=== The problem ===
Print only the line with "In the scene" and the lines after it, ending with the last line of the material, each exactly as it stands.

=== Provided data ===
########

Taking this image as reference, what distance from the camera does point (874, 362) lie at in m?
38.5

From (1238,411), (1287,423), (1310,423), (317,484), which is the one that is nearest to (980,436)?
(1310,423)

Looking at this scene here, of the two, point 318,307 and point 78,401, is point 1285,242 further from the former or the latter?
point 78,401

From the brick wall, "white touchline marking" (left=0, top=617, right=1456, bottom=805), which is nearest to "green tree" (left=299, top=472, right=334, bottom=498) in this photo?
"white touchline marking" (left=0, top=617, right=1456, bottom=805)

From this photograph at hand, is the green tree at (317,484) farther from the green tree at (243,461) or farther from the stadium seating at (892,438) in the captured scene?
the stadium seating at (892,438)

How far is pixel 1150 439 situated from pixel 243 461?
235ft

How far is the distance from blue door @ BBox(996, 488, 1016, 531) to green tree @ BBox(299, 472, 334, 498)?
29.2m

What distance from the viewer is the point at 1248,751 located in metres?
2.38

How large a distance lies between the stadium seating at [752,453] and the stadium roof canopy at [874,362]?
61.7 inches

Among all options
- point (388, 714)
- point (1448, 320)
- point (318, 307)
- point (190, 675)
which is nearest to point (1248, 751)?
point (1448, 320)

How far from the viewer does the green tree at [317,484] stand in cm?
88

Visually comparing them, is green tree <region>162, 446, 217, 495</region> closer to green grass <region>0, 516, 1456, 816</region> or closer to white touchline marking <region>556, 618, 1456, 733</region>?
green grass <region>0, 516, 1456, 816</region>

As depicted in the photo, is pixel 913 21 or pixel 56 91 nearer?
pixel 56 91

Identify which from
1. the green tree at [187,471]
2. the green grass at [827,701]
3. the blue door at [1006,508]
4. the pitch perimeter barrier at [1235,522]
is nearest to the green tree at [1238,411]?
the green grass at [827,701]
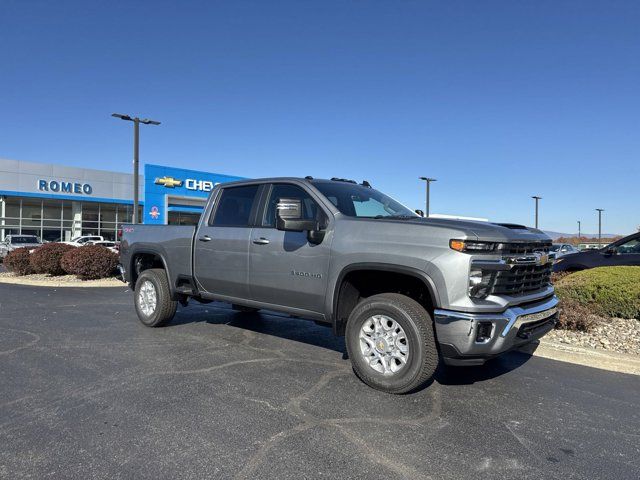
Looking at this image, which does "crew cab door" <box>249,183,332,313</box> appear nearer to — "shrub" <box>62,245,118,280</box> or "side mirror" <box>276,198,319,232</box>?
"side mirror" <box>276,198,319,232</box>

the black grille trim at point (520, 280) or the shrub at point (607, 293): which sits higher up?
the black grille trim at point (520, 280)

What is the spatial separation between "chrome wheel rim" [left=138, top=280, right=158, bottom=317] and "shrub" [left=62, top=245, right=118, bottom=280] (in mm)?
6870

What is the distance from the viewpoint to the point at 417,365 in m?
3.92

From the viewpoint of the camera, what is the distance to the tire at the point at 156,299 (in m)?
6.55

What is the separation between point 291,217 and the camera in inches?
177

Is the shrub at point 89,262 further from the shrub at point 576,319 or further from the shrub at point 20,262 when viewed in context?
the shrub at point 576,319

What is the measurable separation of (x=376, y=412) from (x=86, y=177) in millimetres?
34978

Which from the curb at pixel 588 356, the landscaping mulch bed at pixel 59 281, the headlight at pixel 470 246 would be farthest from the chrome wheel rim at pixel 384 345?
the landscaping mulch bed at pixel 59 281

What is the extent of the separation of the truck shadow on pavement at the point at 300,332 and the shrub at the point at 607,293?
2095mm

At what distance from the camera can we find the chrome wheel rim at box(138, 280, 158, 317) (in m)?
6.70

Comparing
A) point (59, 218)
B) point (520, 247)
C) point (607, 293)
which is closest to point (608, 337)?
point (607, 293)

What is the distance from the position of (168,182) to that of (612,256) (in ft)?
88.3

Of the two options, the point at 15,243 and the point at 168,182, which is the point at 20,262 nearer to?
the point at 15,243

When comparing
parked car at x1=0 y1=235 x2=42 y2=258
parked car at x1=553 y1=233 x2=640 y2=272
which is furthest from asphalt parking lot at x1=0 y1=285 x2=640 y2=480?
parked car at x1=0 y1=235 x2=42 y2=258
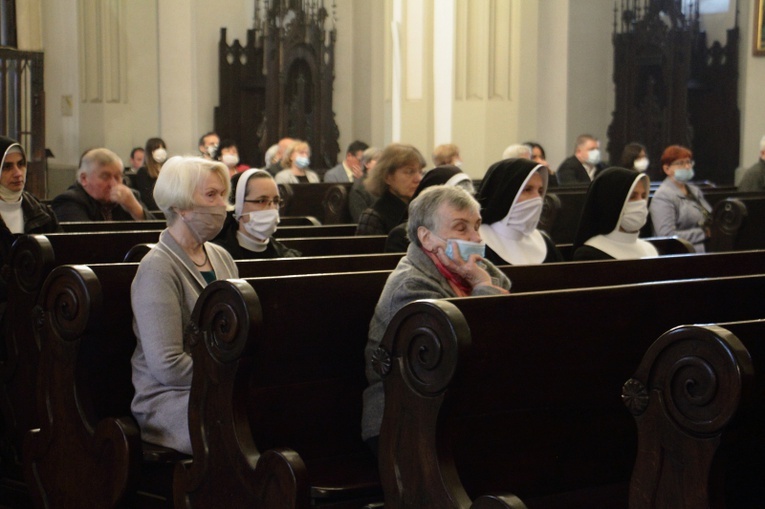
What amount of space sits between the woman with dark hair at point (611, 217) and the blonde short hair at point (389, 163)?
1.17 m

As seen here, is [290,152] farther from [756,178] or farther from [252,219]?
[252,219]

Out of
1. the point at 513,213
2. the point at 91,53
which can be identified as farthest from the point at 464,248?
the point at 91,53

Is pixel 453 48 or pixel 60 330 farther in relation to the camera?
pixel 453 48

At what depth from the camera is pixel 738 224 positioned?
8000mm

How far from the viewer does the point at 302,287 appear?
10.7 ft

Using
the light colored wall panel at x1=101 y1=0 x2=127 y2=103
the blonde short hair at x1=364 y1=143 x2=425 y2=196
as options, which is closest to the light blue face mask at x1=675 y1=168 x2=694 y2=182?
the blonde short hair at x1=364 y1=143 x2=425 y2=196

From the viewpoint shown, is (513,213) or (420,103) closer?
(513,213)

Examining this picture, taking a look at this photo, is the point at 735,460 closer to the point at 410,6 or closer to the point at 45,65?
the point at 410,6

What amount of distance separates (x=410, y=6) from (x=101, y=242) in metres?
8.18

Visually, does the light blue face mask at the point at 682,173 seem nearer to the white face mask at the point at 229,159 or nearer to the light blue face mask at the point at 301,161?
the light blue face mask at the point at 301,161

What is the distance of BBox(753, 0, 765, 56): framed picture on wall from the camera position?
13688 millimetres

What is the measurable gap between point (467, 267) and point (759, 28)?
1177 cm

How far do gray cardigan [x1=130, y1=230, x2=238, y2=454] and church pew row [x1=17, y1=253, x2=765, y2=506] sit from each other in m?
0.12

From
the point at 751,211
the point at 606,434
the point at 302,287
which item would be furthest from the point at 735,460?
the point at 751,211
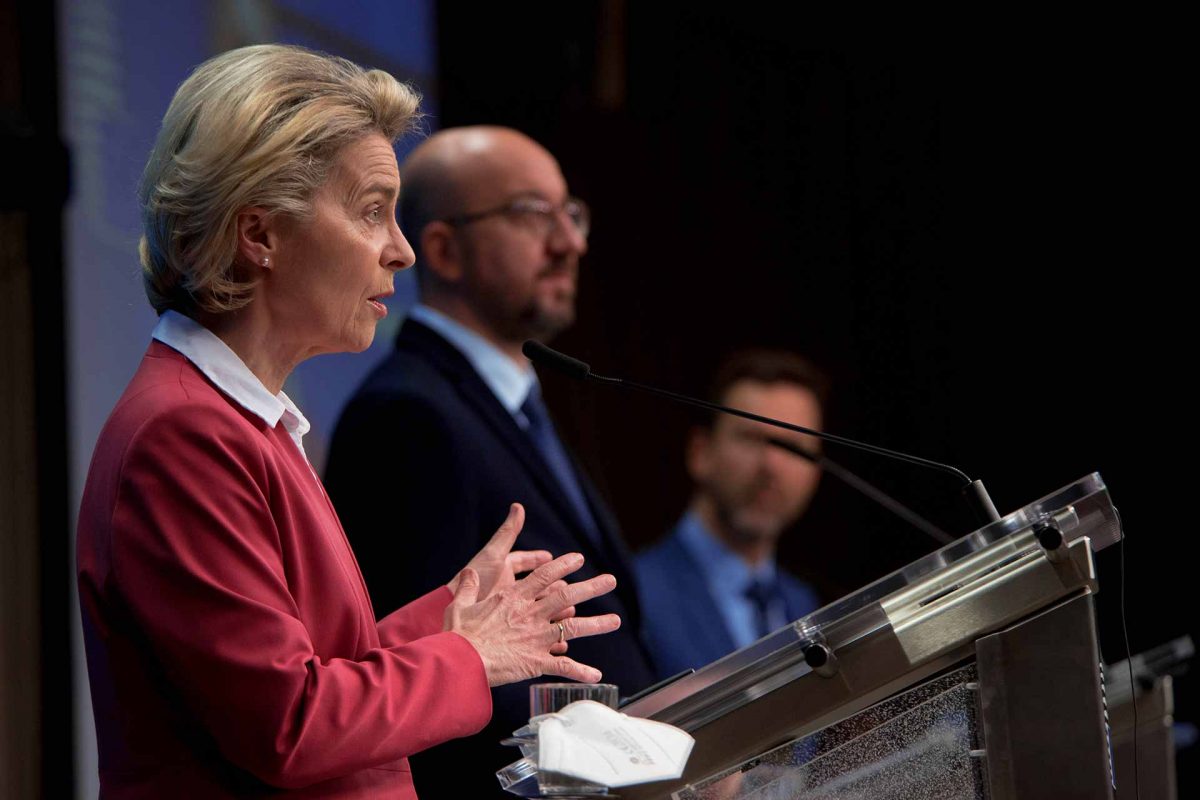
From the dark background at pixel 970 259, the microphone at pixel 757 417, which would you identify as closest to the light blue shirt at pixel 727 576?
the dark background at pixel 970 259

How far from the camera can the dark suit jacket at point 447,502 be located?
7.77 ft

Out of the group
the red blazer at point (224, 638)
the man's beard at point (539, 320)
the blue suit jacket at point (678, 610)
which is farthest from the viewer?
the blue suit jacket at point (678, 610)

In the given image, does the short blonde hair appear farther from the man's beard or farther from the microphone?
the man's beard

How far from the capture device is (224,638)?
3.99 feet

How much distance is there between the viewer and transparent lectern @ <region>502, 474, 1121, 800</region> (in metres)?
1.39

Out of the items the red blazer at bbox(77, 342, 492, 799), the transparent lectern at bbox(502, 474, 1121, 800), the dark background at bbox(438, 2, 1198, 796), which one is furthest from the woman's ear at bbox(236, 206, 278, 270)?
the dark background at bbox(438, 2, 1198, 796)

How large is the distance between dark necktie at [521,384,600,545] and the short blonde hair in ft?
4.47

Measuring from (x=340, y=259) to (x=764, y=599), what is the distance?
304cm

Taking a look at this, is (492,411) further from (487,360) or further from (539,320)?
(539,320)

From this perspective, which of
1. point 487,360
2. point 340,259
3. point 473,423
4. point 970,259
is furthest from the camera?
point 970,259

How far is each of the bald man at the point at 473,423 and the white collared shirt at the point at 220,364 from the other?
1.02m

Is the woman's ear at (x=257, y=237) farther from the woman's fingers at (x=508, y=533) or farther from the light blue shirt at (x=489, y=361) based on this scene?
the light blue shirt at (x=489, y=361)

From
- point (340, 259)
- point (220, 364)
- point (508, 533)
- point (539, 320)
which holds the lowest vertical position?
point (508, 533)

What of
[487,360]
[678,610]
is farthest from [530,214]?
[678,610]
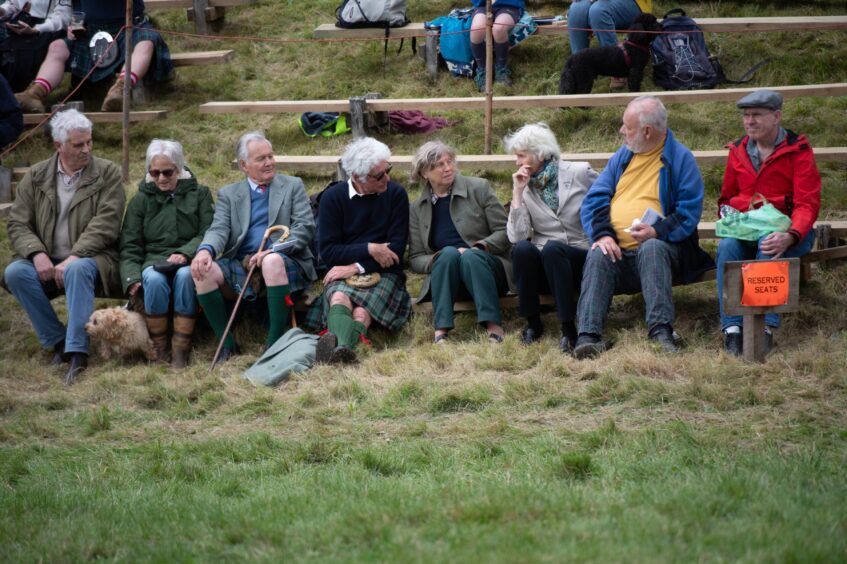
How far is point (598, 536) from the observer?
372cm

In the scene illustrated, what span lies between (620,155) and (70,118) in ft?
12.1

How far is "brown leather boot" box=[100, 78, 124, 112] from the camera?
33.3 feet

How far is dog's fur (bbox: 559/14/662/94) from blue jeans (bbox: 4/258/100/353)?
421 centimetres

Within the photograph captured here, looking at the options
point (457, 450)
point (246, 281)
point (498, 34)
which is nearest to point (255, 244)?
point (246, 281)

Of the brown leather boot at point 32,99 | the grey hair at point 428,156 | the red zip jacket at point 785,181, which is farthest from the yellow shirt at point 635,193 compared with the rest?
the brown leather boot at point 32,99

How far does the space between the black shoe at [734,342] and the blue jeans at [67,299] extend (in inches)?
156

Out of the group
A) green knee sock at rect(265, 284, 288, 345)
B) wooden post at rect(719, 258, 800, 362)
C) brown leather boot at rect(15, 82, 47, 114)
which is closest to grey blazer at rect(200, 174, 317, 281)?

########

=== Task output ===
In the scene illustrated, what span lies between (620,155) and (70,118) in ft?
12.1

How far is "brown leather boot" box=[100, 78, 124, 112] from the camera?
33.3 feet

How far is dog's fur (bbox: 559/14/662/94) from blue jeans (bbox: 4/258/100/353)?
421 centimetres

Within the photograph captured here, looking at the options
point (457, 450)
point (246, 281)
point (498, 34)
which is nearest to point (255, 244)?
point (246, 281)

Of the brown leather boot at point 32,99 | the grey hair at point 428,156 | the red zip jacket at point 785,181, which is farthest from the yellow shirt at point 635,193 compared with the rest?
the brown leather boot at point 32,99

How far does the space between the black shoe at [734,342] and the blue jeans at [67,299] extend (in inches)?
156

Out of the group
A) green knee sock at rect(265, 284, 288, 345)
B) wooden post at rect(719, 258, 800, 362)
C) brown leather boot at rect(15, 82, 47, 114)
which is closest to grey blazer at rect(200, 174, 317, 281)?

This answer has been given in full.